## Computing the chromatic polynomial

#### (without fancy-schmanzy special-purpose tools like GraphThing, whatever that is, dsx)

The following Perl 5 script will compute the chromatic polynomial of a graph fed to its standard input.

``` c(1,<>); \$i--; map {print s'-''?'-':'+',''x s'^1\$'',\$_,"x^\$i" if \$i++,\$_} @s; sub c {my(\$p,\$c,@q)=@_; @q or \$s[\$c]+=\$p,return; return if grep {/(.)\1/} @q; my(\$l,\$r)=split //,shift @q; c(\$p,\$c,@q); map {s/\$l/\$r/g} @q; c(-\$p,--\$c,@q)} ```

(Of course, it's possible to write such a program in legible Perl too, but .sig-length scripts that do something useful are much more fun, no?)

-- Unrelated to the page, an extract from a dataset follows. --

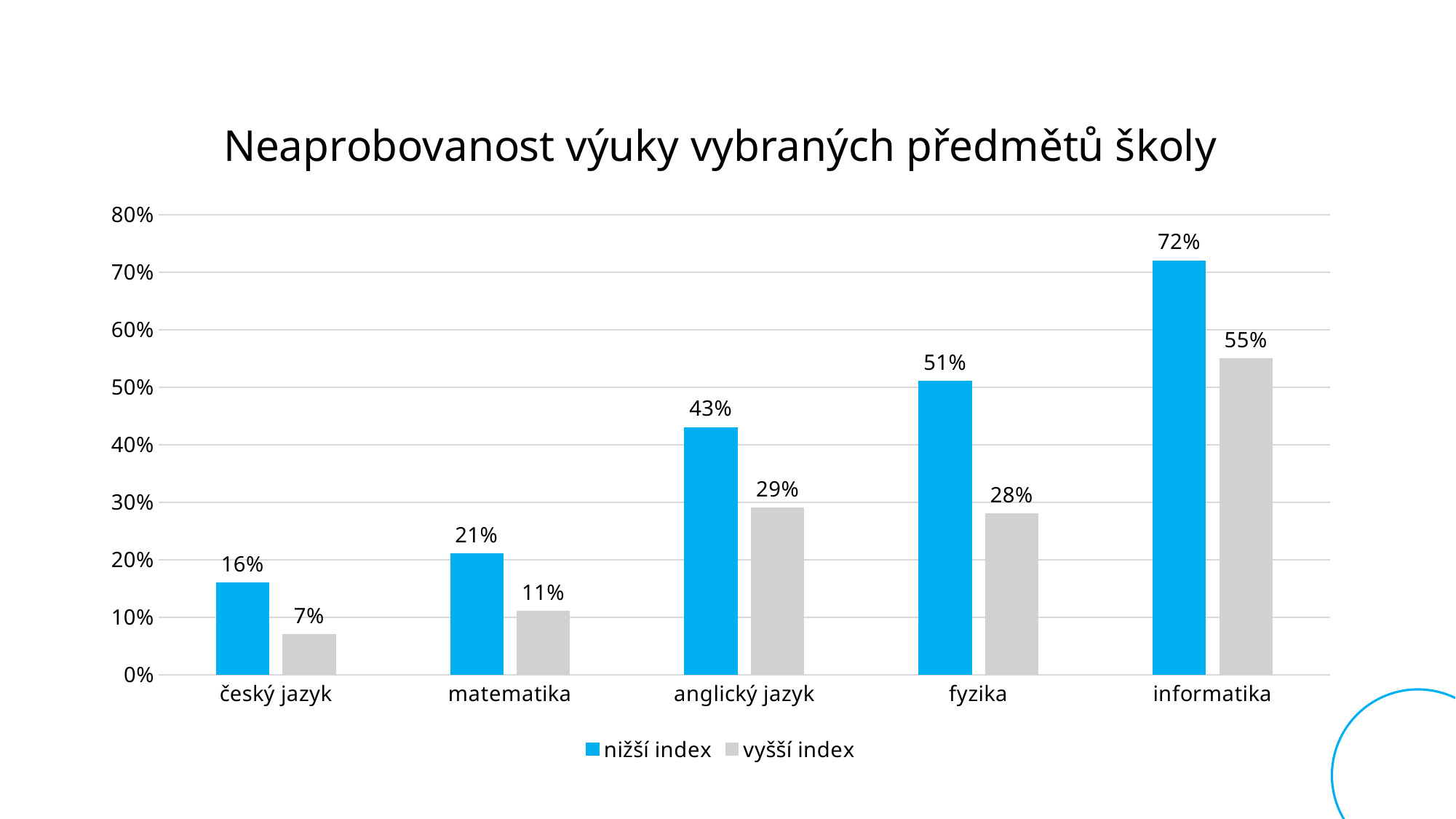
Is the 'nižší index' value for matematika greater or less than 30%? less Which is larger: the 'vyšší index' value for anglický jazyk or for fyzika? anglický jazyk What is the difference between the 'nižší index' and 'vyšší index' values for fyzika? 23% What is the title of the chart? Neaprobovanost výuky vybraných předmětů školy What kind of chart is shown on the slide? bar chart What is the value for 'vyšší index' for anglický jazyk? 29% What is the value for 'vyšší index' for český jazyk? 7% What is the value for 'nižší index' for informatika? 72% Which category has the lowest 'vyšší index' value? český jazyk Which category has the highest 'nižší index' value? informatika How many series does the legend list? 2 How many categories are shown on the x axis? 5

To use the program, prepare a data file containing the graph in the following format: name each vertex of your graph with an ASCII symbol (number, letter, whatever.) The first line of your file gives the number of vertices of the graph; each subsequent line of the file should contain a two-character string corresponding to the two ends of an edge. Thus for a square (also known as C4), whose vertices you have decided to call `A` to `D`, you would use a file such as:

``` 4 AB BC CD DA ```
(Note that it is not necessary to list the character names of the vertices explicitly.) Save the program as `chromatic` and the data file above as `square`, then invoke Perl:
``` bash\$ perl chromatic square -3x^1+6x^2-4x^3+x^4bash\$ ```

Okay, the output could be more elegant, but x4-4x3+6x2-3x is the same chromatic polynomial that Hykin's writeup gives for C4, so it's probably right.

With suitable data files, we can also check the chromatic polynomials given in the above writeups for K3:

``` 3 AB BC CA ```
K3,3:
``` 6 A1 A2 A3 B1 B2 B3 C1 C2 C3 ```
the cube graph:
``` 8 AB BC CD DA 12 23 34 41 A1 B2 C3 D4 ```
and the Petersen graph:
``` 10 AB BC CD DE EA 13 35 52 24 41 A1 B2 C3 D4 E5 ```

In fact the script finds a misprint in dsx's writeup: for the cube graph, the coefficient of x4 is not 411 but 441.

The program uses the recursive method outlined by dsx, whose running time is exponential in the number of edges. Consequently it's not practical to use it on really big (or even moderately big) graphs. The Petersen graph takes about a quarter of a second on a 3GHz Xeon system, and that's only fifteen edges.

#### Source

I wrote the above program some years ago (back when Perl 5 was the latest thing) as an undergraduate computing project.